▼
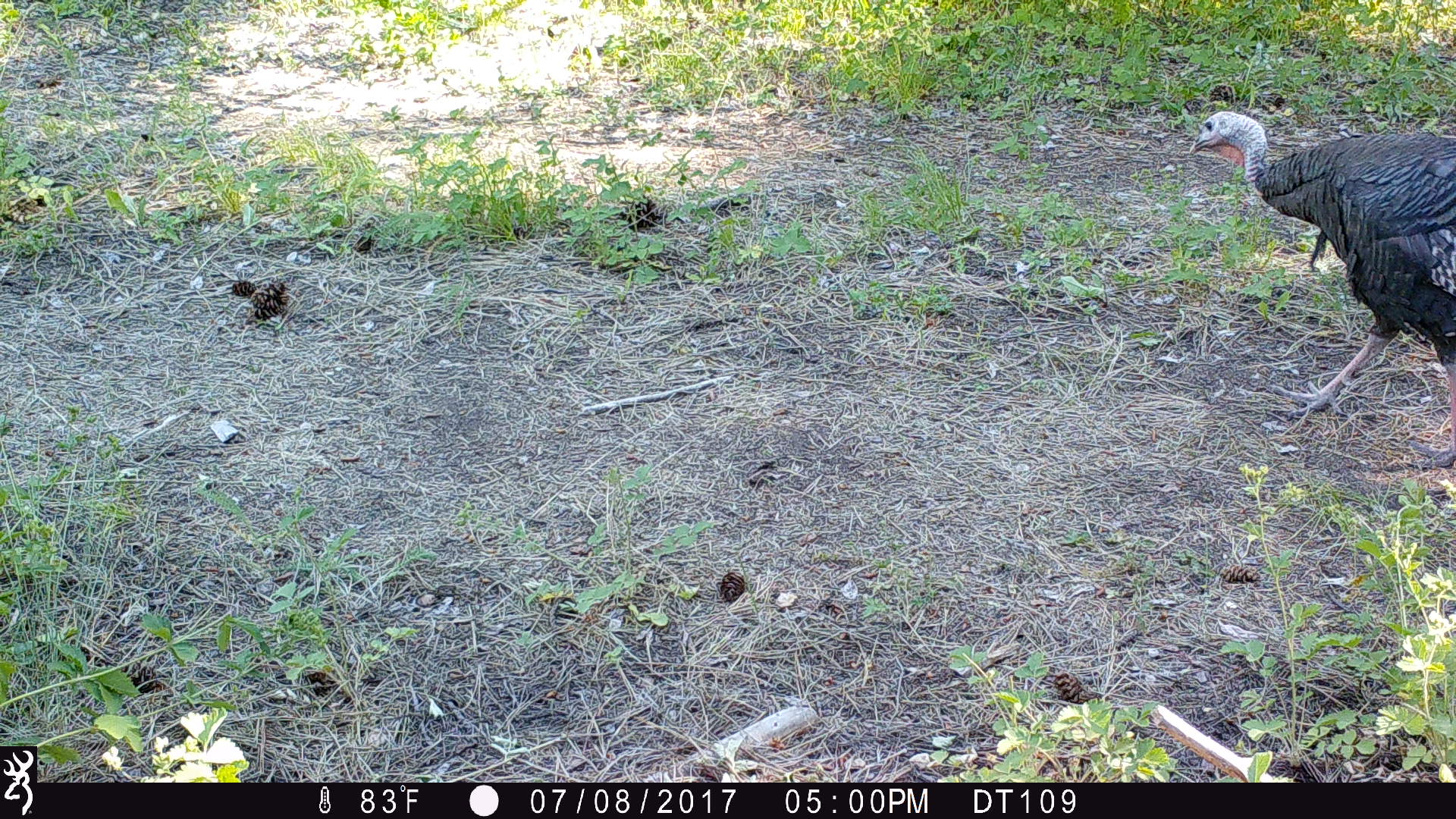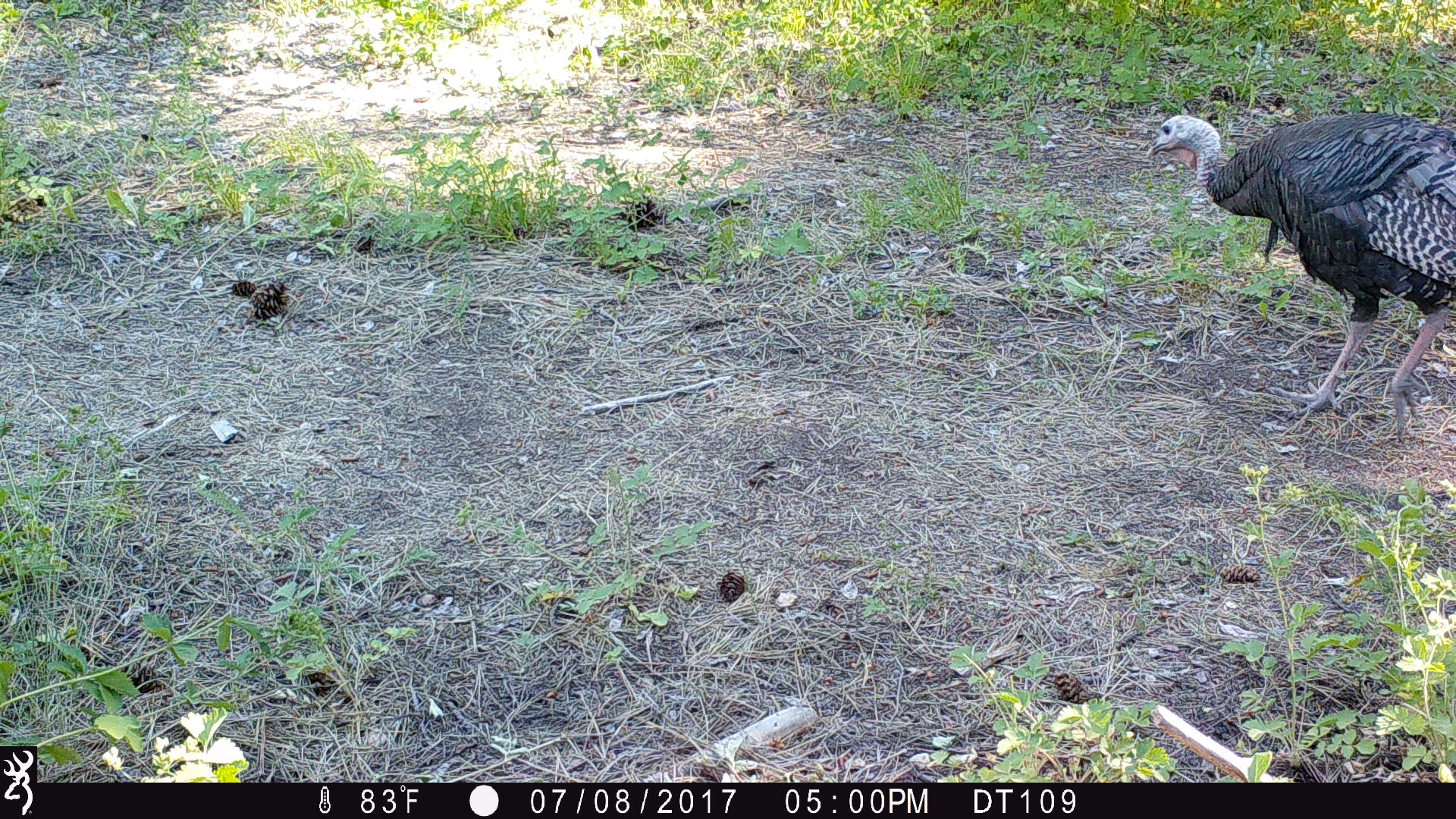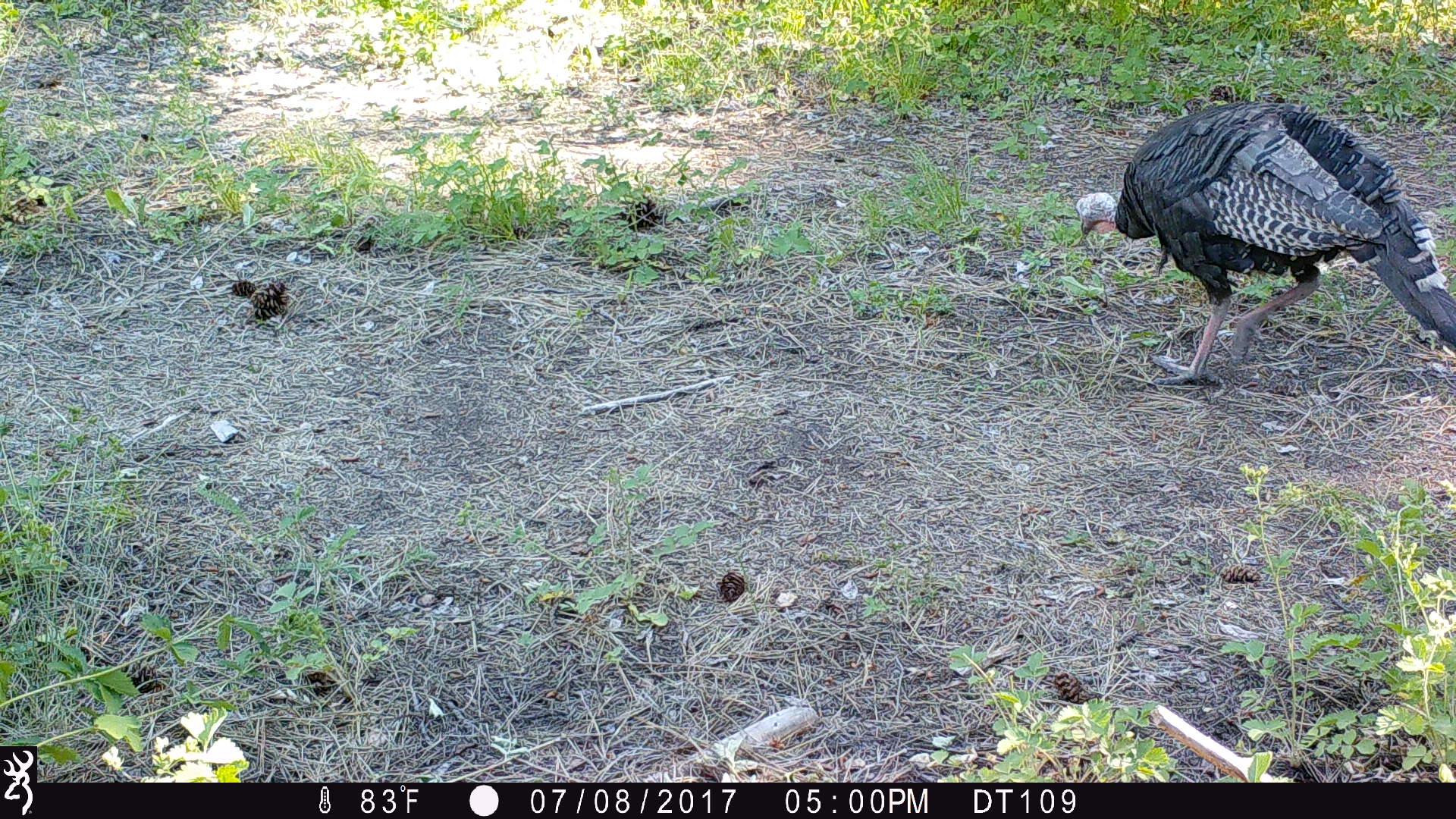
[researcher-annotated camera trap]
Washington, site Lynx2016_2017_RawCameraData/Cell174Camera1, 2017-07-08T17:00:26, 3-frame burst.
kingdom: Animalia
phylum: Chordata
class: Aves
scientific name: Aves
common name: birds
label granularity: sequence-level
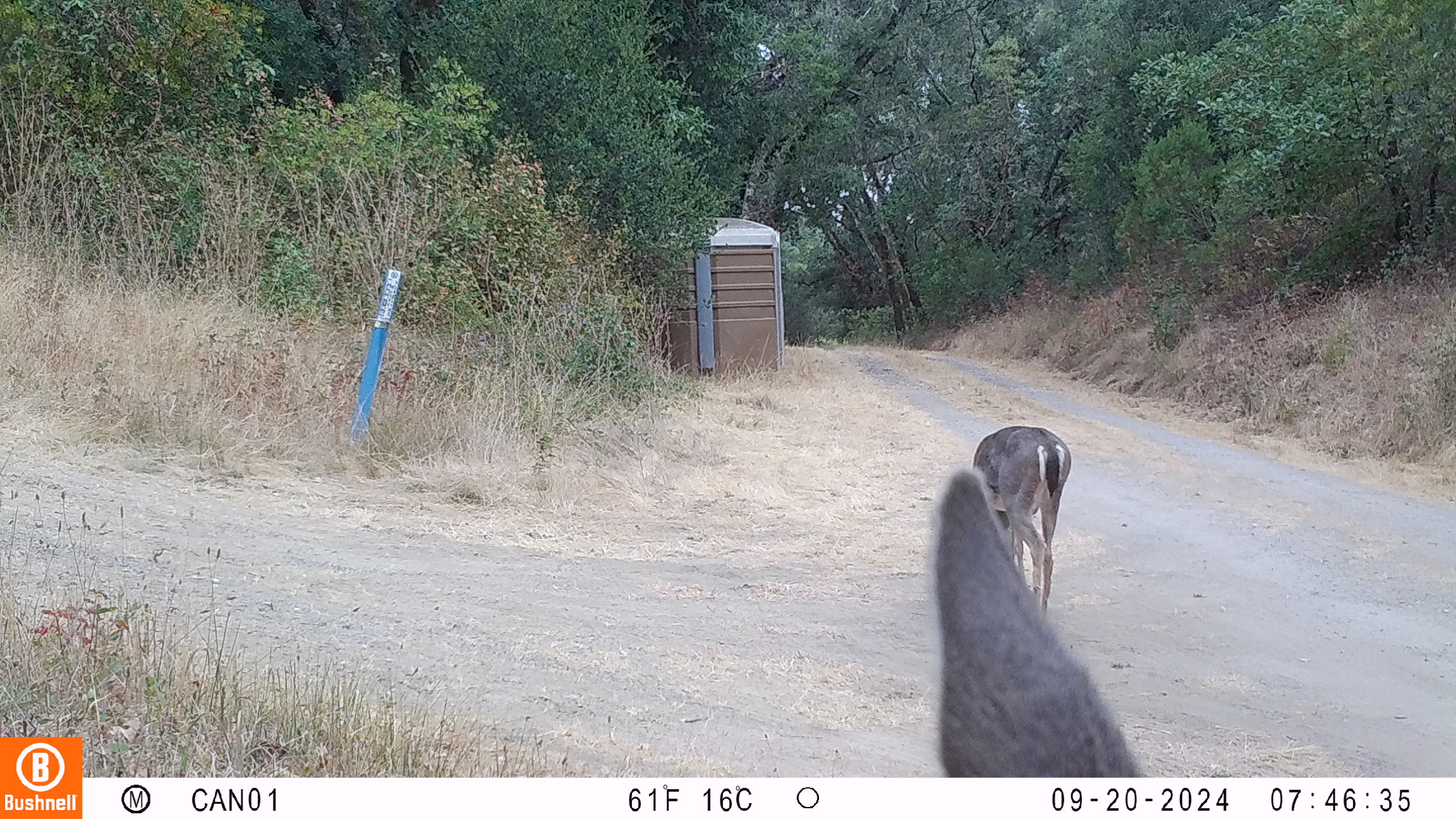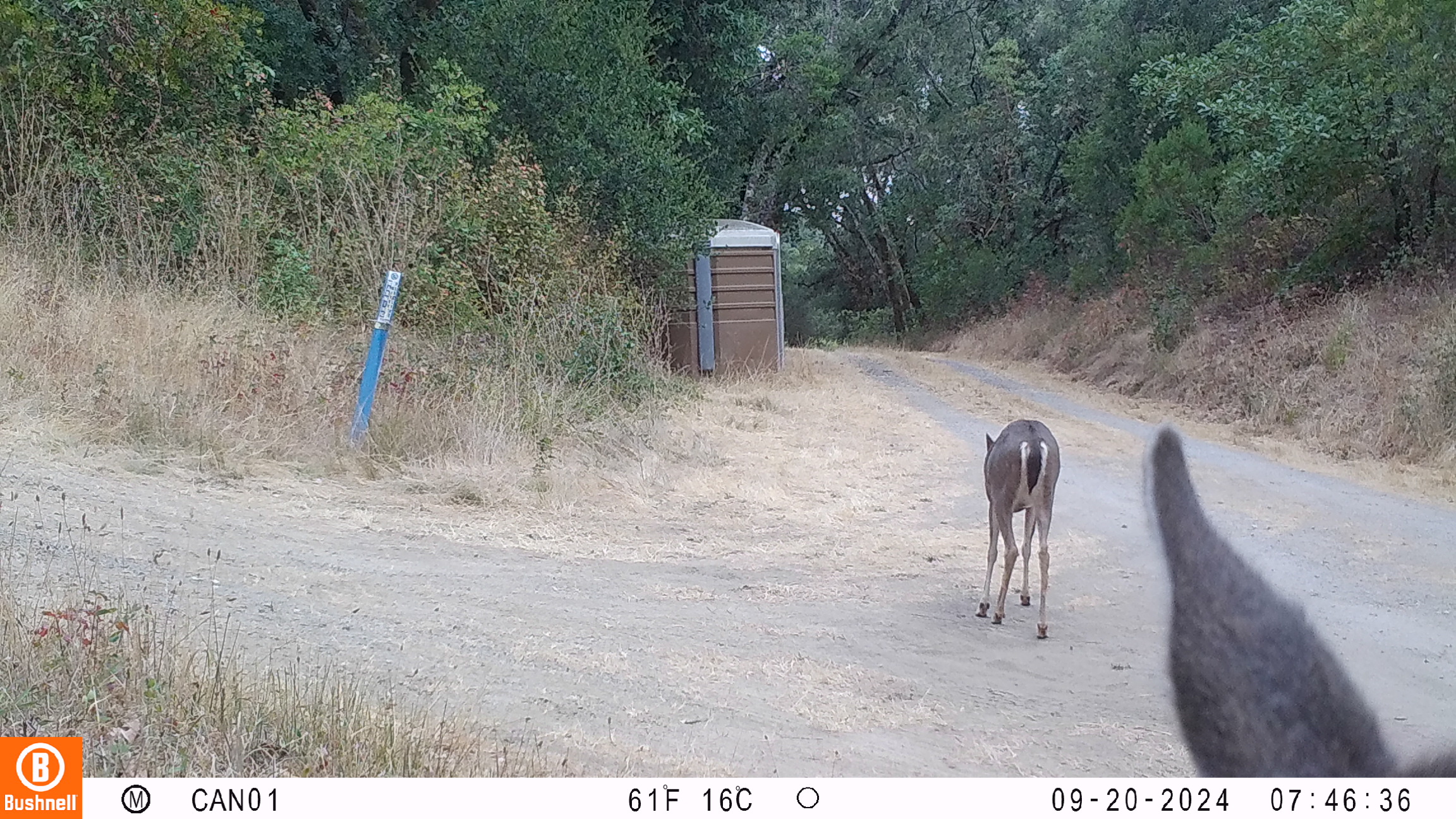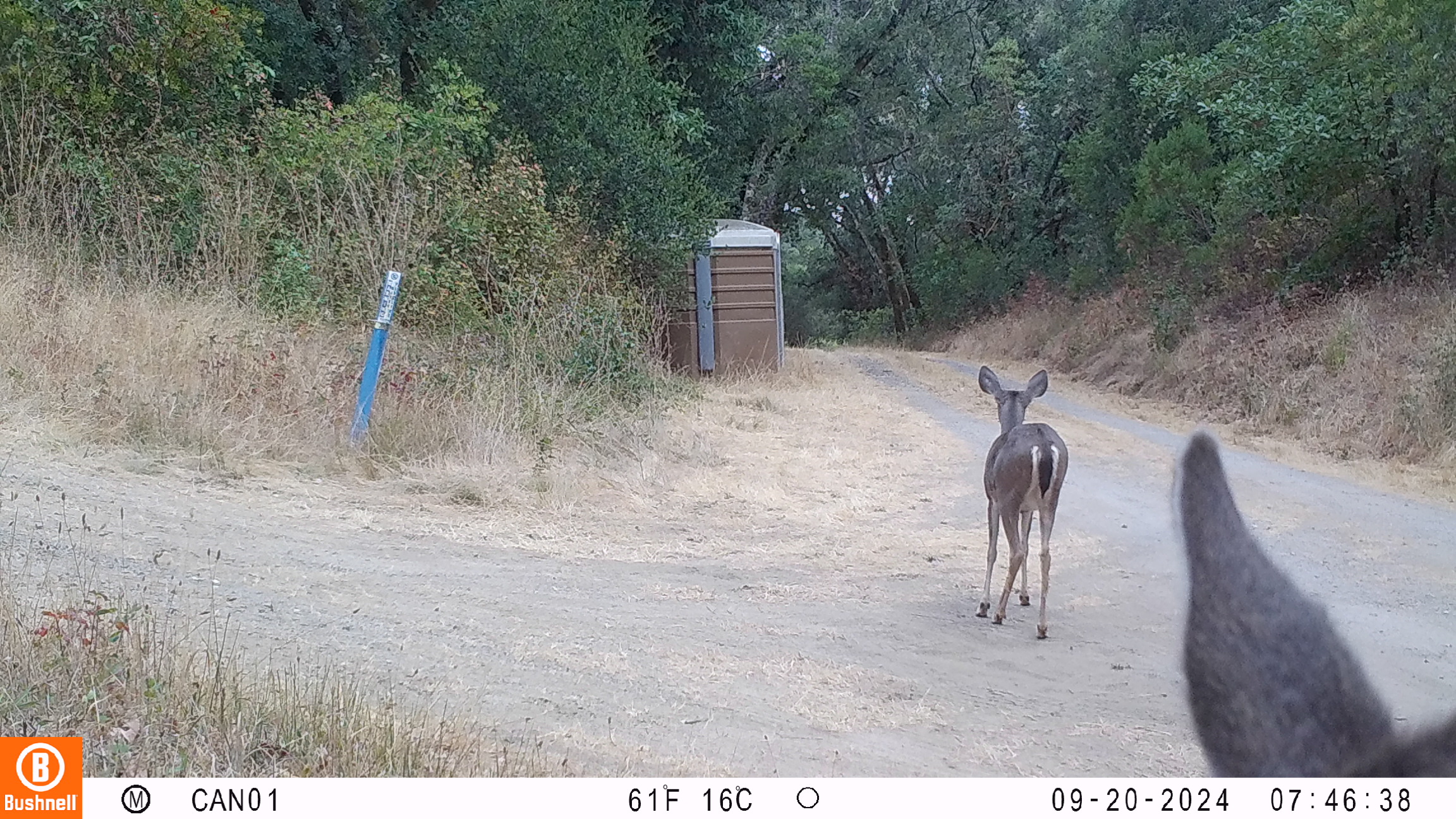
▲
> **DIRECTIONS FOR THIS TASK**: Reproduce only the lines from the line with "kingdom: Animalia" to the end of the entries. Keep both ends, copy them exactly, and omit every picture.

> **REPLY**:
kingdom: Animalia
phylum: Chordata
class: Aves
scientific name: Aves
common name: birds
label granularity: sequence-level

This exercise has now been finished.